Background: Severe hypertriglyceridemia (HT) increases the risk of pancreatitis, whereas mild HT may be a risk factor for cardiovascular disease. The variety of hypertriglyceridemia origins often makes the etiological diagnosis complex.
Case report: A 24-year-old female G3P0Ab2 with type 1 diabetes mellitus (T1DM) was referred at 27th week of gestation to the Endocrinology Department in July 2017 for glycemic instability and severe hypertriglyceridemia. Type 1 diabetes was diagnosed at the age of 9 on initial diabetic ketoacidosis. AntiGAD antibodies remained 4 UI/l (N<1 UI/l) during follow-up, C-peptide and insulin undetectable. After puberty the patient developed progressive lipoatrophy of the trunk, abdomen and limbs together with moderate cervico-facial fat accumulation and axillary acanthosis nigricans. BMI prior to pregnancy was 21 kg/m2. Long term glycemic control was insufficient (HbA1c 1014%) under multiple daily injection despite high total daily insulin dose (TDI) 188 u/d (2.9 U/kg/d). Patient refused continuous subcutaneous insulin infusion (CSII). Medical history included humeral artery thrombosis under estrogen containing contraceptives in 2010 and embolic myocardial infarction in 2011. Oncological, rheumatic, thrombophilia markers were negative. Long term anticoagulant medication combined with rosuvastatine 10mg per day were introduced as LDL-cholesterol (LDLc) was 153 mg/dl, HDL-cholesterol (HDLc) 28mg/dl, triglyceride (TG) 192 mg/dl. Statin was stopped during pregnancy. At presentation, TG level was 810 mg/dl, LDLc 109 mg/l, HDLc 36 mg/dl, urinary protein-to-creatinine ratio 123 mg/mmol, haemoglobin 7.2 g/dl requiring a blood transfusion. Diabetic retinopathy evolved during pregnancy from moderate to severe. Despite a very low-fat diet (<1015% of energy intake), TG level reached up to 1200 mg/dl at 30 week of gestation. CSII was introduced allowing tight glycemic control and the reduction of the TDI from 136 U/d (2 U/kg/d) to 90 u/d (1.3 u/kg/d). TG were stabilized at 1080mg/dl. At 38 weeks caesarean delivery was performed and a healthy girl was delivered. Face to the complex presentation, a genetic analysis was performed. LMNA sequencing revealed heterozygous prelamin-A mutation (p.T655fsX49). The search for a HT predisposing mutation showed heterozygous APOC2 variant (c.122A>C, p.K41T) and heterozygous GP1HBP1 variant (c.41G>T, p.C14F) that increase HT. A heterozygous LPL variant known to increase its activity (c.1421C>G, p S474X) was also found.
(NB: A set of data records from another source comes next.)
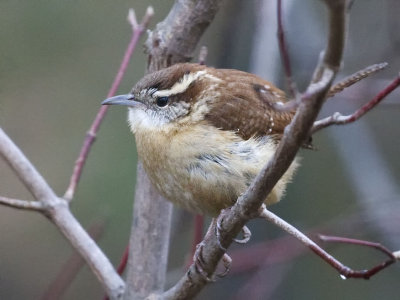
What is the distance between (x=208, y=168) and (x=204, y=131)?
0.19m

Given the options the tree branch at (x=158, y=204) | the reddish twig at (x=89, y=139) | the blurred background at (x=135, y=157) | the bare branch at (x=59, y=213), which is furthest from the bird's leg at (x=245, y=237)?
the blurred background at (x=135, y=157)

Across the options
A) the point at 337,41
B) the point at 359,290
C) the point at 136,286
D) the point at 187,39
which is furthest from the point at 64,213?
the point at 359,290

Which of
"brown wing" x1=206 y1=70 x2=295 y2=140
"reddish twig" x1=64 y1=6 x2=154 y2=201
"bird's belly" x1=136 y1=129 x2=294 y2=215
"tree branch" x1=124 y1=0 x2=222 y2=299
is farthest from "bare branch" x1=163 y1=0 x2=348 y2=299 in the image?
"reddish twig" x1=64 y1=6 x2=154 y2=201

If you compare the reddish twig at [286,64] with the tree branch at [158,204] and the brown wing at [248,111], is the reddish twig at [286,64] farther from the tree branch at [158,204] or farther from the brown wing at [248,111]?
the tree branch at [158,204]

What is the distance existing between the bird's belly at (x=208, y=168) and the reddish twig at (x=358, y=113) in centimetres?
99

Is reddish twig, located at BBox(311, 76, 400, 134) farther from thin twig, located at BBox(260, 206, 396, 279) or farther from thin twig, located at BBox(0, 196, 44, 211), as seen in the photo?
thin twig, located at BBox(0, 196, 44, 211)

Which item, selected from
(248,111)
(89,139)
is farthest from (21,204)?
(248,111)

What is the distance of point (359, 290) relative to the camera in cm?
592

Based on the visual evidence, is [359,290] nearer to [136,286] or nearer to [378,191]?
[378,191]

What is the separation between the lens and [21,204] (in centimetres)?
302

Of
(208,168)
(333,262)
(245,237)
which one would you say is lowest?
(245,237)

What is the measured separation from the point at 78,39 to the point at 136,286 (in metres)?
3.85

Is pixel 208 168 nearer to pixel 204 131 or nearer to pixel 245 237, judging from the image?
pixel 204 131

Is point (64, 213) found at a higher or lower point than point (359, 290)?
higher
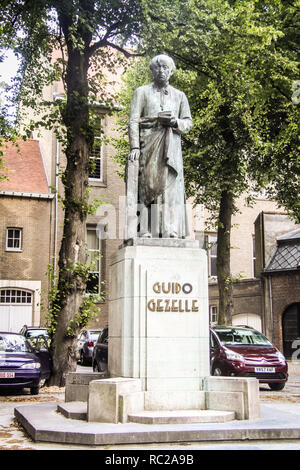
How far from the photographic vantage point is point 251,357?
16.0m

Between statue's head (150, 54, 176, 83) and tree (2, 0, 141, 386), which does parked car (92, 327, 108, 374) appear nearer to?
tree (2, 0, 141, 386)

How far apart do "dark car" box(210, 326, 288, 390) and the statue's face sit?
891cm

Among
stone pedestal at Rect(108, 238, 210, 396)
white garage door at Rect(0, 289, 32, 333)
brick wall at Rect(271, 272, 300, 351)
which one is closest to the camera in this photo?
stone pedestal at Rect(108, 238, 210, 396)

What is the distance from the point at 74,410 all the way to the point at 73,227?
8526 mm

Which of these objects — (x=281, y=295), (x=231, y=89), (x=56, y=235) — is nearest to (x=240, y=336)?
(x=231, y=89)

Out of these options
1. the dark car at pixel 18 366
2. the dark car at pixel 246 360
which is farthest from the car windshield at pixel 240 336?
the dark car at pixel 18 366

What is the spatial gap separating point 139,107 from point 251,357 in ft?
29.7

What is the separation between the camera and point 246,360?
15.9 metres

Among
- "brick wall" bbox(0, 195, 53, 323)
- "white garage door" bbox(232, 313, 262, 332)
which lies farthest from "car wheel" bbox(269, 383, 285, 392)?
"brick wall" bbox(0, 195, 53, 323)

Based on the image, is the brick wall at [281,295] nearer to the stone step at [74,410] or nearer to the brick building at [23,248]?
the brick building at [23,248]

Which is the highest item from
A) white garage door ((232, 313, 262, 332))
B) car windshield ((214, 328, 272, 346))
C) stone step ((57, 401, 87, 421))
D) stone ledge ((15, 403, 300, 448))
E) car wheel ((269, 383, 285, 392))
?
white garage door ((232, 313, 262, 332))

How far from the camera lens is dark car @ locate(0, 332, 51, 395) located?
14.9m

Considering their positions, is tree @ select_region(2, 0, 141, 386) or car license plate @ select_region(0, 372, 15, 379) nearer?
car license plate @ select_region(0, 372, 15, 379)

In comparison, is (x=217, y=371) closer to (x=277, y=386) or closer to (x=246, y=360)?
(x=246, y=360)
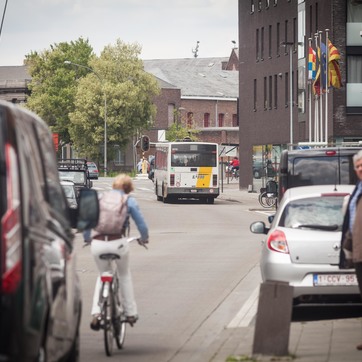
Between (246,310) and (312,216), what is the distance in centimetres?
168

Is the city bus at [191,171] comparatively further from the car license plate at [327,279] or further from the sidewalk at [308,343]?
the sidewalk at [308,343]

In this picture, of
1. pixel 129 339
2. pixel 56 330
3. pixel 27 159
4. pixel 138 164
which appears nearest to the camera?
pixel 27 159

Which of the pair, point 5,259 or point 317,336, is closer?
point 5,259

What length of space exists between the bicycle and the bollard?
4.64 feet

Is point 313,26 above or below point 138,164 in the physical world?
above

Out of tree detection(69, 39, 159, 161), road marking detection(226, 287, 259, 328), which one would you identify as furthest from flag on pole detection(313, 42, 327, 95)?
tree detection(69, 39, 159, 161)

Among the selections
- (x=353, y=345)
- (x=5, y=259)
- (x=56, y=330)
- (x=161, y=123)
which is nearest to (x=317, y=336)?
(x=353, y=345)

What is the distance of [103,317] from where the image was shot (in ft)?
38.9

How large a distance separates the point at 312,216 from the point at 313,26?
49.6 meters

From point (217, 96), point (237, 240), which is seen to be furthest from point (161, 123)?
point (237, 240)

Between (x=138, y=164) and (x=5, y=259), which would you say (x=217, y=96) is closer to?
(x=138, y=164)

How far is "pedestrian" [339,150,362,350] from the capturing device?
11.1 metres

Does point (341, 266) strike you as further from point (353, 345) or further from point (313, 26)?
point (313, 26)

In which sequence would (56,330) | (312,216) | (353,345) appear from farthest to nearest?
(312,216)
(353,345)
(56,330)
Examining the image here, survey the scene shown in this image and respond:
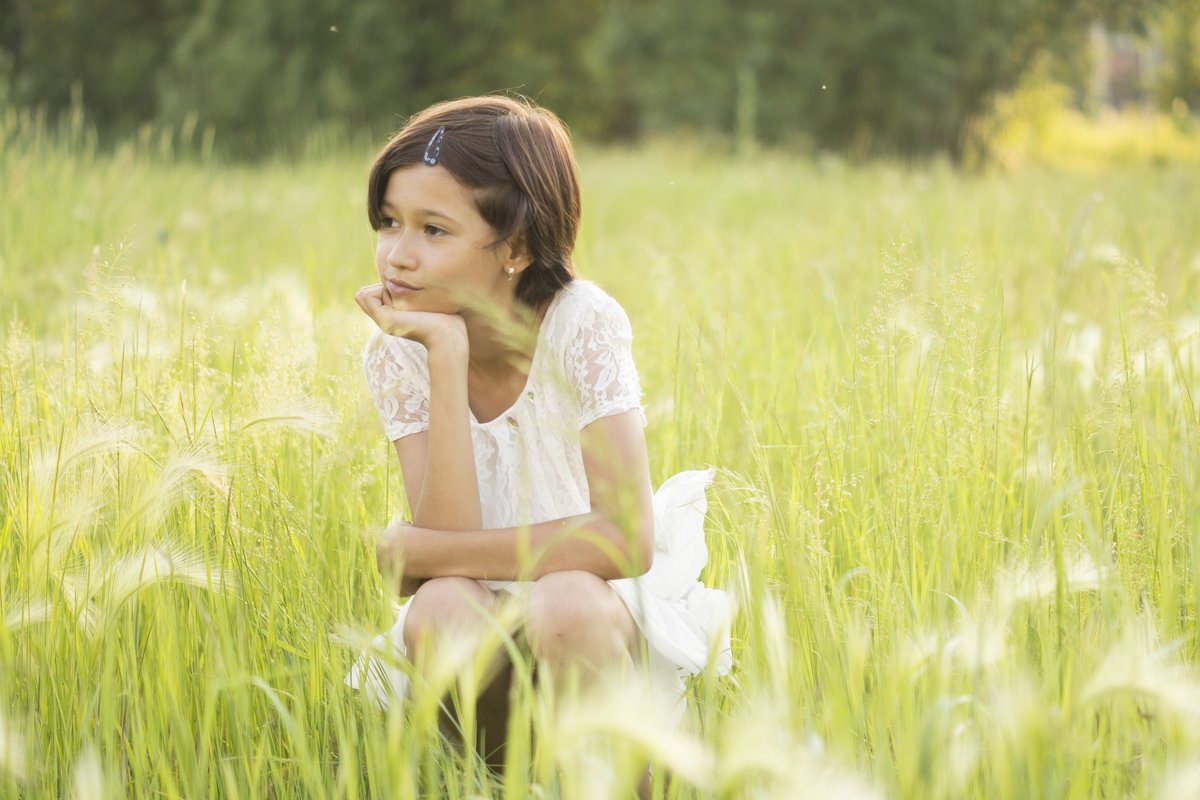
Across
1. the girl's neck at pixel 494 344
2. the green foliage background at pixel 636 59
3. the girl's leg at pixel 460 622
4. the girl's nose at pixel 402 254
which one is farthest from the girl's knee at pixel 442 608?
the green foliage background at pixel 636 59

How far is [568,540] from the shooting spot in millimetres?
1730

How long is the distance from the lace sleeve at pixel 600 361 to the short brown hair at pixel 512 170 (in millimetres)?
145

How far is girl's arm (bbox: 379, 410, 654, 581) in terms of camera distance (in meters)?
1.72

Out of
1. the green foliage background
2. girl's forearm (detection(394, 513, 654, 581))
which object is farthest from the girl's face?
the green foliage background

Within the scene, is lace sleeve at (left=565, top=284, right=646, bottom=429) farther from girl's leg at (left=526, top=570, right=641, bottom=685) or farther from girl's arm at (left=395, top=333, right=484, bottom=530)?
girl's leg at (left=526, top=570, right=641, bottom=685)

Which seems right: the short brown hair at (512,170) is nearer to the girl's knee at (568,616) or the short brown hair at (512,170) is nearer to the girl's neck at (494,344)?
the girl's neck at (494,344)

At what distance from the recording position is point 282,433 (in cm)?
219

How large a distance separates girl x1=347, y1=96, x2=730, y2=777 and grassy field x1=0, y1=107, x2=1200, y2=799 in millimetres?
117

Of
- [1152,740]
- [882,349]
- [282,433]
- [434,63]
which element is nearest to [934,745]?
[1152,740]

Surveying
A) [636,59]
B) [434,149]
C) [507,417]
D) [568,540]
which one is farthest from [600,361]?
[636,59]

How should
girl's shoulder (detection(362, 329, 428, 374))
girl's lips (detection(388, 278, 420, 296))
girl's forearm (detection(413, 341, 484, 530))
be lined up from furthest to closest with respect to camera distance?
girl's shoulder (detection(362, 329, 428, 374)) < girl's lips (detection(388, 278, 420, 296)) < girl's forearm (detection(413, 341, 484, 530))

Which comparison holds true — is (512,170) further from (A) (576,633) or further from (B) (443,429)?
(A) (576,633)

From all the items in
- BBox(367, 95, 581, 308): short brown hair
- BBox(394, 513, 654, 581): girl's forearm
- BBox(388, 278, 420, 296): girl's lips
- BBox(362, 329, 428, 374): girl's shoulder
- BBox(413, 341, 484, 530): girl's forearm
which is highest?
BBox(367, 95, 581, 308): short brown hair

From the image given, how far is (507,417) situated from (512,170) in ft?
1.47
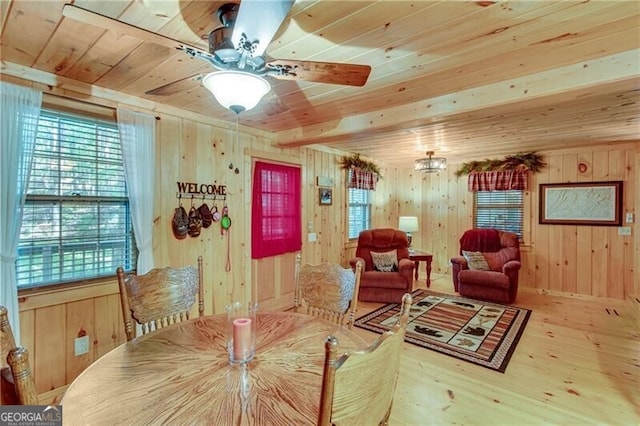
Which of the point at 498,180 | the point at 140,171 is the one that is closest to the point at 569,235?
the point at 498,180

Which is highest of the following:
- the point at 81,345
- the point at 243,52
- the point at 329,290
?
the point at 243,52

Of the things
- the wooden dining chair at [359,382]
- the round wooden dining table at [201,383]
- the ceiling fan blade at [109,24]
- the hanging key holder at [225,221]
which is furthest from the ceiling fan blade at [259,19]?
the hanging key holder at [225,221]

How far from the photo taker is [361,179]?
213 inches

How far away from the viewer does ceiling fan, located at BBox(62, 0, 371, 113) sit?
1111 millimetres

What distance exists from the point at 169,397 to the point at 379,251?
4.16m

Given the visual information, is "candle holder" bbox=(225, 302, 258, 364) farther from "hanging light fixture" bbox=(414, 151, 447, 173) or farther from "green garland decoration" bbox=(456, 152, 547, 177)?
"green garland decoration" bbox=(456, 152, 547, 177)

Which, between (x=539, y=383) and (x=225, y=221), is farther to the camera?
(x=225, y=221)

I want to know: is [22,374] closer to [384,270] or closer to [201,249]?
[201,249]

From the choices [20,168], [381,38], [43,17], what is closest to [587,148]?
[381,38]

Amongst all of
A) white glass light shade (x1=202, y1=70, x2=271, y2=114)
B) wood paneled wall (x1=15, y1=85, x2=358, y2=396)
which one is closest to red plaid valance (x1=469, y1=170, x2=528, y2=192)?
wood paneled wall (x1=15, y1=85, x2=358, y2=396)

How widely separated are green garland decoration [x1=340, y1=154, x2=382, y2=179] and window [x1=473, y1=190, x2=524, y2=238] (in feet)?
6.06

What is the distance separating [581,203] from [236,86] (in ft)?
17.7

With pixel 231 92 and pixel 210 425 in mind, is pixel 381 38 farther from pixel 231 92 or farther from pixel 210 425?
pixel 210 425

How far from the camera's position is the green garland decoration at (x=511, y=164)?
4.86 m
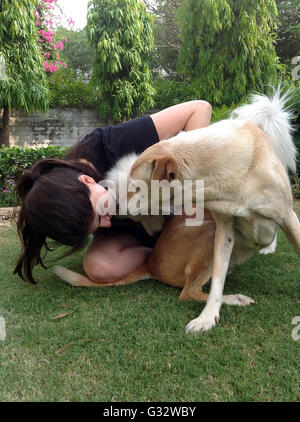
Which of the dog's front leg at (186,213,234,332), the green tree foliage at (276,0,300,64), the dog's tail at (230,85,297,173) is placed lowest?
the dog's front leg at (186,213,234,332)

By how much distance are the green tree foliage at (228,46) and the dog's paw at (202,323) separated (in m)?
6.97

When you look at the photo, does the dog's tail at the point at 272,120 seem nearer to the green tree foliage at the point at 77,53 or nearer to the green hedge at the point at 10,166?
the green hedge at the point at 10,166

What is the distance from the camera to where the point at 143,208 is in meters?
1.98

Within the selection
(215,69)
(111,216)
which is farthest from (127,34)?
(111,216)

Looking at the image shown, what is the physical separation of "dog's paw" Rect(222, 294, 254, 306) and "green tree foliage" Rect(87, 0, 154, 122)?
25.2ft

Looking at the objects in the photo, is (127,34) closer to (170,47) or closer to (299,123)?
(299,123)

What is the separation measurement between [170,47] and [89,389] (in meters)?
17.0

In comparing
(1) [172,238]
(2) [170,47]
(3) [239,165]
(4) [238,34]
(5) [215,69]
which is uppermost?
(2) [170,47]

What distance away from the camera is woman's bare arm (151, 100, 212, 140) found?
100 inches

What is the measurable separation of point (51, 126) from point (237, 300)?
904 centimetres

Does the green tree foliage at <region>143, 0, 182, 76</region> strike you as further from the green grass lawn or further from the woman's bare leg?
the green grass lawn

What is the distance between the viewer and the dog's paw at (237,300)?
1.98m

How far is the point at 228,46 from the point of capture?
763 centimetres

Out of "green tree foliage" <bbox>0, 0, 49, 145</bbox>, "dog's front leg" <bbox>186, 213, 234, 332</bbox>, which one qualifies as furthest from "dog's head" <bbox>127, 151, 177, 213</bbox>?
"green tree foliage" <bbox>0, 0, 49, 145</bbox>
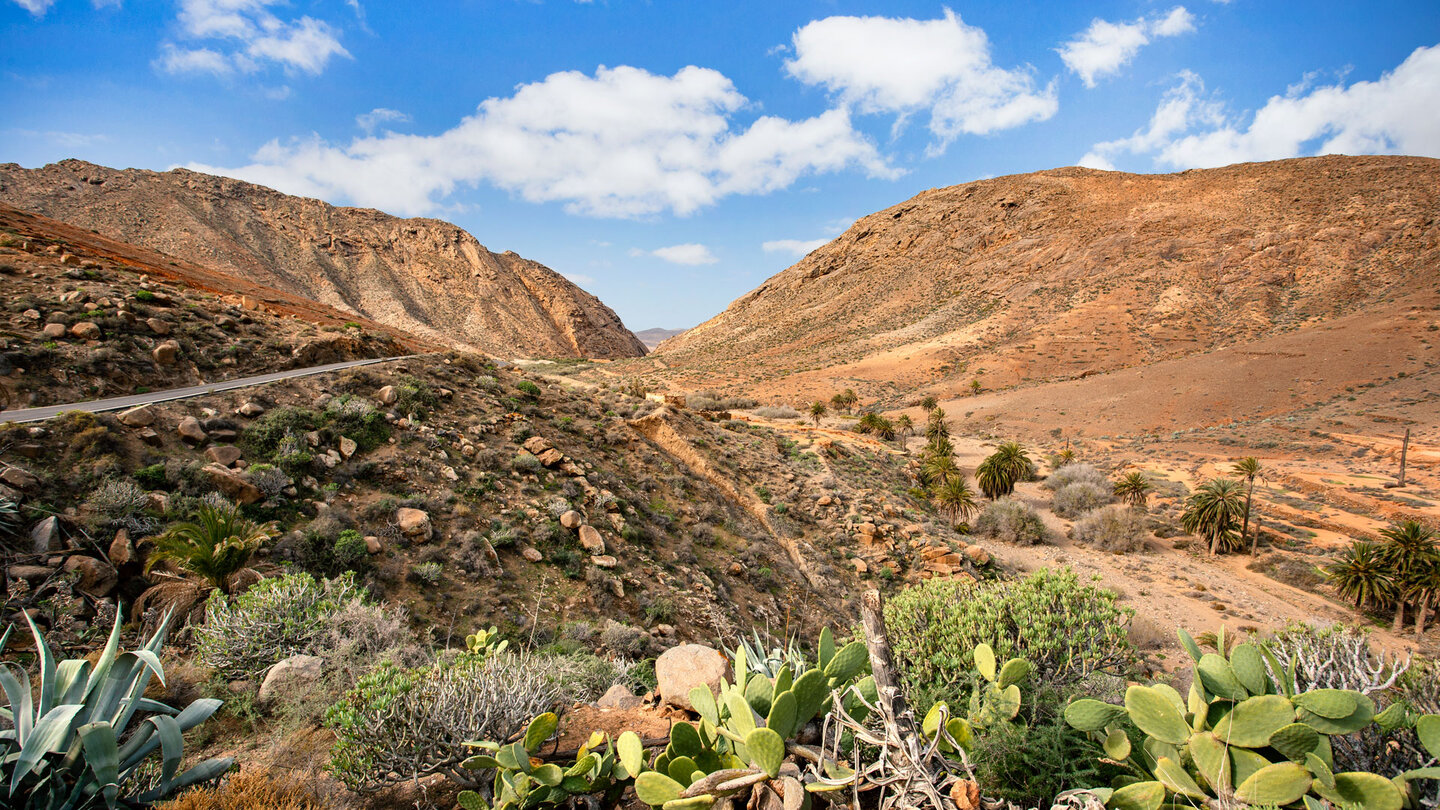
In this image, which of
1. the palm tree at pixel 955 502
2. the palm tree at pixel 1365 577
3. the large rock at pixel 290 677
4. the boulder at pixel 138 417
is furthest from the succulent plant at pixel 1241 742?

Conclusion: Severe hypertriglyceridemia can develop in poorly controlled T1DM during pregnancy; however atypical presentation should encourage further investigation including genetic analysis. In our case T1DM was associated with Dunningans syndrome and genetic predisposition to HT, leading to specific therapeutic and care implications.